**ACTIVITY**
Use the entries below and reproduce exactly the lines from the one containing "EIN STUPA (CHÖRTEN)" down to the one containing "El Hospital Nacional", both of them included.

**STORED DATA**
___

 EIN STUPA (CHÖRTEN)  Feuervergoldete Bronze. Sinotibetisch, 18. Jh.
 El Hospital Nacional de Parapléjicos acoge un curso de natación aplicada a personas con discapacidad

___

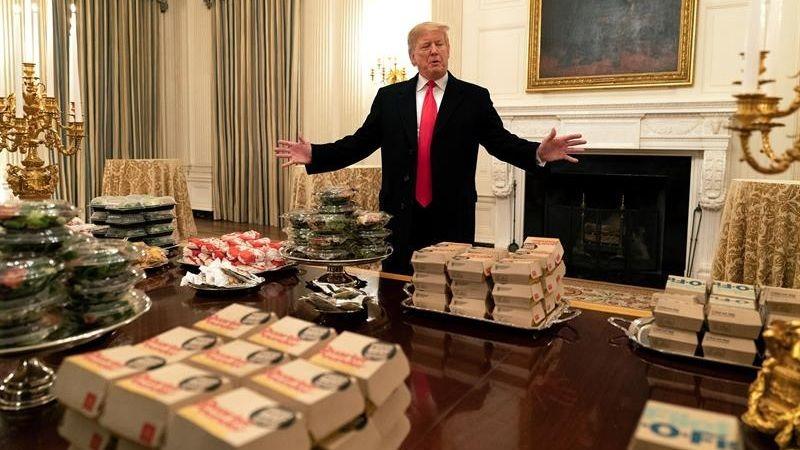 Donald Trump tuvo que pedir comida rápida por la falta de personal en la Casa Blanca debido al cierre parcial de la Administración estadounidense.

___

**ANSWER SPACE**
 EIN STUPA (CHÖRTEN)  Feuervergoldete Bronze. Sinotibetisch, 18. Jh.
 El Hospital Nacional de Parapléjicos acoge un curso de natación aplicada a personas con discapacidad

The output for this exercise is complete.